Dr. Mortimer Adler, American philosopher and last living founder of the Great Books program at Saint John's College, has analyzed these ideas in his book, The Six Great Ideas. He argues that the three great ideas of the American political tradition are 'equality, liberty and justice for all.' 'Justice' mediates between the often conflicting goals of 'liberty' and 'equality.'

His original Pledge read as follows: 'I pledge allegiance to my Flag and the Republic for which it stands, one nation, indivisible, with liberty and justice for all.' He considered placing the word, 'equality,' in his Pledge, but knew that the state superintendents of education on his committee were against equality for women and African Americans.
In 1923 and 1924 the National Flag Conference, under the 'leadership of the American Legion and the Daughters of the American Revolution, changed the Pledge's words, 'my Flag,' to 'the Flag of the United States of America.' Bellamy disliked this change, but his protest was ignored.
In 1954, Congress after a campaign by the Knights of Columbus, added the words, 'under God,' to the Pledge. The Pledge was now both a patriotic oath and a public prayer.
Bellamy's granddaughter said he also would have resented this second change. He had been pressured into leaving his church in 1891 because of his socialist sermons. In his retirement in Florida, he stopped attending church because he disliked the racial bigotry he found there.
What follows is Bellamy's own account of some of the thoughts that went through his mind in August, 1892, as he picked the words of his Pledge:
It began as an intensive communing with salient points of our national history, from the Declaration of Independence onwards; with the makings of the Constitution...with the meaning of the Civil War; with the aspiration of the people...
The true reason for allegiance to the Flag is the 'republic for which it stands.' ...And what does that vast thing, the Republic mean? It is the concise political word for the Nation - the One Nation which the Civil War was fought to prove. To make that One Nation idea clear, we must specify that it is indivisible, as Webster and Lincoln used to repeat in their great speeches. And its future?
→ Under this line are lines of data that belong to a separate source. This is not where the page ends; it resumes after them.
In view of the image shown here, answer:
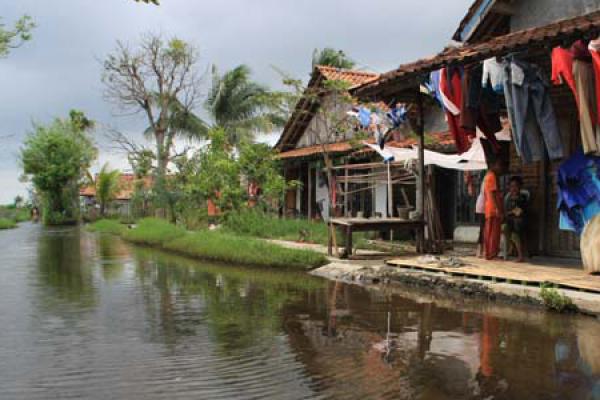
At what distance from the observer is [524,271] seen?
29.5 ft

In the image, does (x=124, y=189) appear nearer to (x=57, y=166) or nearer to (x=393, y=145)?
(x=57, y=166)

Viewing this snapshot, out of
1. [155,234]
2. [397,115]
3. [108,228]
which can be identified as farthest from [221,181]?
[108,228]

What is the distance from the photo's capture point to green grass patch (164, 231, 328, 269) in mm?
12820

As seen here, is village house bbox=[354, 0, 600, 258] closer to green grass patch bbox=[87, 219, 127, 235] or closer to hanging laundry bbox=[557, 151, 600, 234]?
hanging laundry bbox=[557, 151, 600, 234]

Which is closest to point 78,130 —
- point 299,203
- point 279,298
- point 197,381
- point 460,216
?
point 299,203

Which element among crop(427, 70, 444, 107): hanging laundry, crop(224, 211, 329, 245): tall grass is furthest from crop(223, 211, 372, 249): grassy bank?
crop(427, 70, 444, 107): hanging laundry

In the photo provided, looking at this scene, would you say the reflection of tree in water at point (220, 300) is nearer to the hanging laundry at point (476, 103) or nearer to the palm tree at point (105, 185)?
the hanging laundry at point (476, 103)

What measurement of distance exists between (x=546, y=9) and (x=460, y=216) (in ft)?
21.1

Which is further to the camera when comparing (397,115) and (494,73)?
(397,115)

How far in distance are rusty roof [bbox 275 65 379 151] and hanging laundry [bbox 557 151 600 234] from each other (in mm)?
11211

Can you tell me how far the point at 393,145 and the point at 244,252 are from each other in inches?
257

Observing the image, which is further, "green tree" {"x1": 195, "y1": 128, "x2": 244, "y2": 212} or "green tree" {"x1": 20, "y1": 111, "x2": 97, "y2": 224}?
"green tree" {"x1": 20, "y1": 111, "x2": 97, "y2": 224}

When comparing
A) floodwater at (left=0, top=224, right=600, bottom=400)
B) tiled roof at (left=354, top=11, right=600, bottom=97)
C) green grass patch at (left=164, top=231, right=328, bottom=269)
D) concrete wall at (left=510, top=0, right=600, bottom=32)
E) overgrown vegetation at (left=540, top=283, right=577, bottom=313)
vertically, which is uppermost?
concrete wall at (left=510, top=0, right=600, bottom=32)

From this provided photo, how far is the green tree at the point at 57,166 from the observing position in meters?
41.7
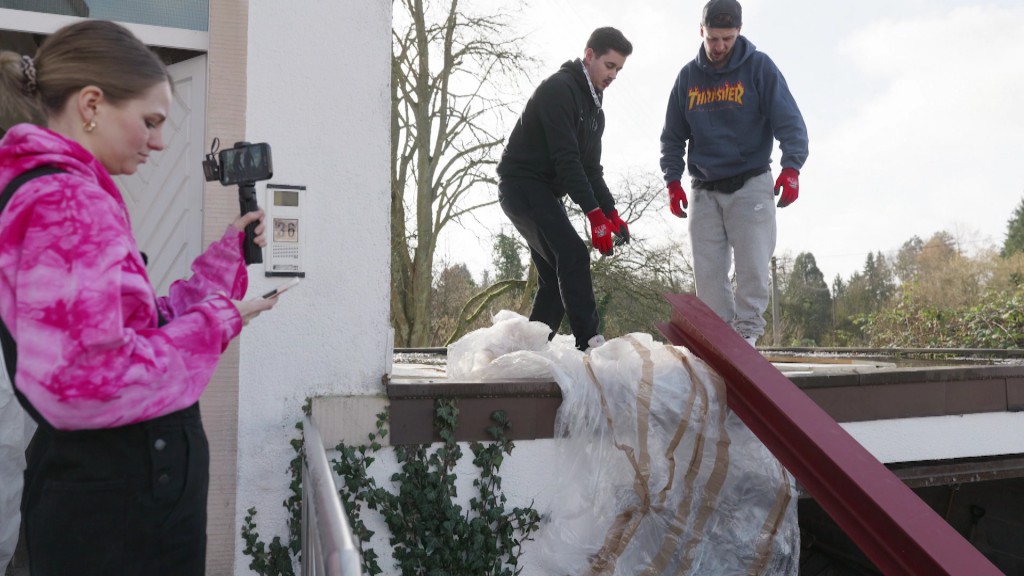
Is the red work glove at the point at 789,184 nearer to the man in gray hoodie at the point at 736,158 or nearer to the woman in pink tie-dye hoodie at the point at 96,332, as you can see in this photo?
the man in gray hoodie at the point at 736,158

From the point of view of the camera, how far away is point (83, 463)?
136 centimetres

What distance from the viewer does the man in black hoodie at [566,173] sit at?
3.93 metres

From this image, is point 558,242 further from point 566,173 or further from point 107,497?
point 107,497

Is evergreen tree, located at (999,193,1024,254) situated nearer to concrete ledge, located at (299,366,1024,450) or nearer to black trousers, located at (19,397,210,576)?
concrete ledge, located at (299,366,1024,450)

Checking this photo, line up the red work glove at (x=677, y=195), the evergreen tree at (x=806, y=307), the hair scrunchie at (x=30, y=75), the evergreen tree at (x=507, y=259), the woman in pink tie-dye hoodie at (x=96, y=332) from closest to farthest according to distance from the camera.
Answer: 1. the woman in pink tie-dye hoodie at (x=96, y=332)
2. the hair scrunchie at (x=30, y=75)
3. the red work glove at (x=677, y=195)
4. the evergreen tree at (x=507, y=259)
5. the evergreen tree at (x=806, y=307)

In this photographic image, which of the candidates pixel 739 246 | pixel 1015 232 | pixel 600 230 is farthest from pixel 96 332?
pixel 1015 232

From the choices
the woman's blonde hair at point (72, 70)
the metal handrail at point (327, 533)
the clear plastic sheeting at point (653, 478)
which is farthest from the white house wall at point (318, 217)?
the woman's blonde hair at point (72, 70)

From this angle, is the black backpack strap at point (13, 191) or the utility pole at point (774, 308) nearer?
the black backpack strap at point (13, 191)

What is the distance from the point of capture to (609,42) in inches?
160

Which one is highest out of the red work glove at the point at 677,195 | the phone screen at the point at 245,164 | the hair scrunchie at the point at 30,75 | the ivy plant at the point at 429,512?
the red work glove at the point at 677,195

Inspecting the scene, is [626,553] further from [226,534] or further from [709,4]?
[709,4]

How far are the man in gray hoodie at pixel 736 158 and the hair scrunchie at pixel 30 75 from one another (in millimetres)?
3573

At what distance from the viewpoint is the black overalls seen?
1.36 metres

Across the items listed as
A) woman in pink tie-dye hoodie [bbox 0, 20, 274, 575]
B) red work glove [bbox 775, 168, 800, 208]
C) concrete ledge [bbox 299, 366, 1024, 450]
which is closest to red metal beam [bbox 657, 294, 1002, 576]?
concrete ledge [bbox 299, 366, 1024, 450]
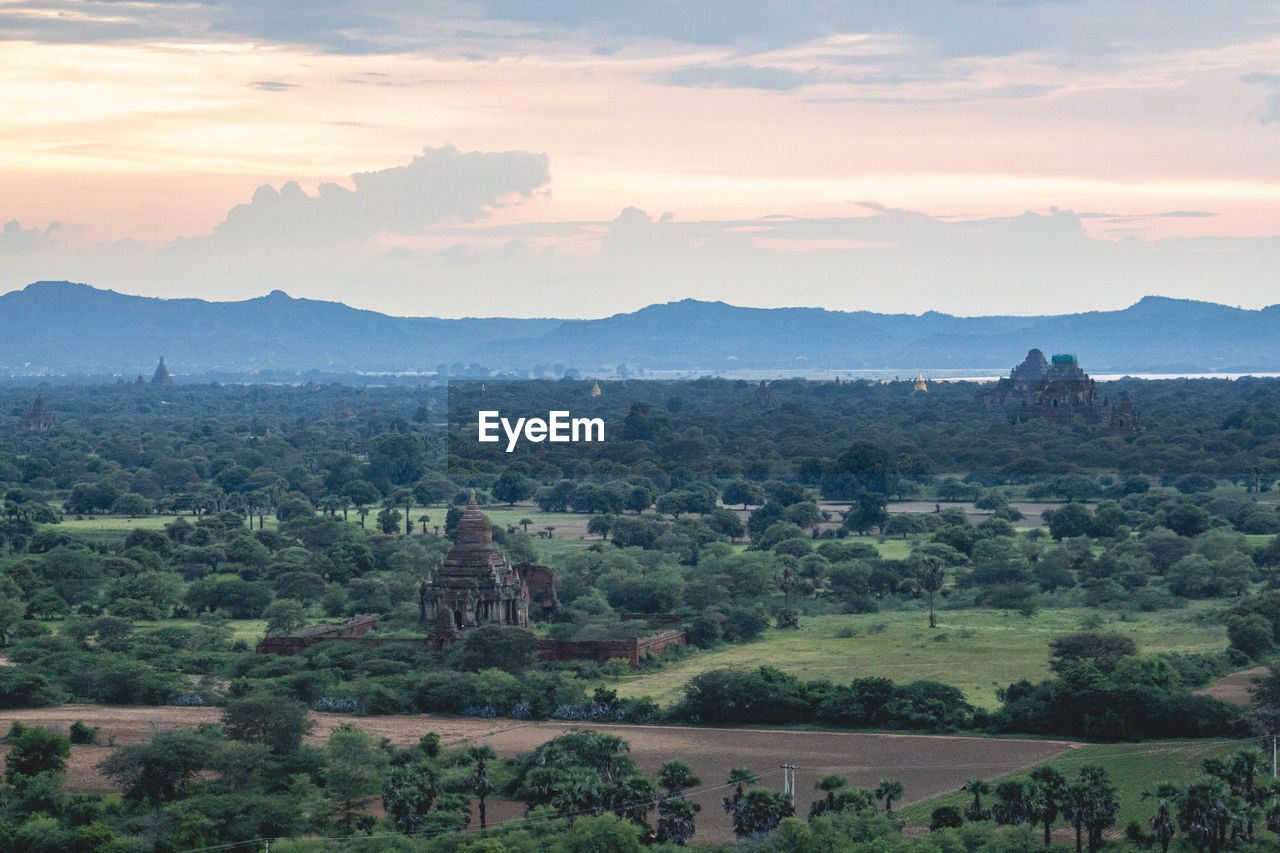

Just here arose the temptation of the historic slogan of the French Revolution which meant so much to Jefferson and his friends, 'Liberty, equality, fraternity.' No, that would be too fanciful, too many thousands of years off in realization. But we as a nation do stand square on the doctrine of liberty and justice for all...
If the Pledge's historical pattern repeats, its words will be modified during this decade. Below are two possible changes.
Some pro-life advocates recite the following slightly revised Pledge: 'I pledge allegiance to the Flag of the United States of America and to the Republic for which it stands, one nation under God, indivisible, with liberty and justice for all, born and unborn.'
A few liberals recite a slightly revised version of Bellamy's original Pledge: 'I pledge allegiance to my Flag, and to the Republic for which it stands, one nation, indivisible, with equality, liberty and justice for all.'
So, although the words in the Pledge have changed and the meaning has sometimes been forgotten, the importance remains. We are fortunate to live in a country that allows a certain degree of freedom. We are fortunate to be, at the very least, citizens striving for equality, justice and freedom. These ideals must be achieved through education. And we are also fortunate for that. Our well-being as individuals depends upon our education. Our ability to achieve happiness depends upon it. So whether you recite Bellemy’s original Pledge or you add God or equality to it, what matters is the ritual of giving thanks that you are about to embark on self-discovery that is only possible in an unoppressive country with public education. Let the Pledge be a time to reflect on that and get into the proper mindset for you to fully take advantage of that. I am grateful to be here with you today. I am happy that you are able to be here and I want you to feel thankful that you may achieve happiness through the quest for equality, justice and freedom.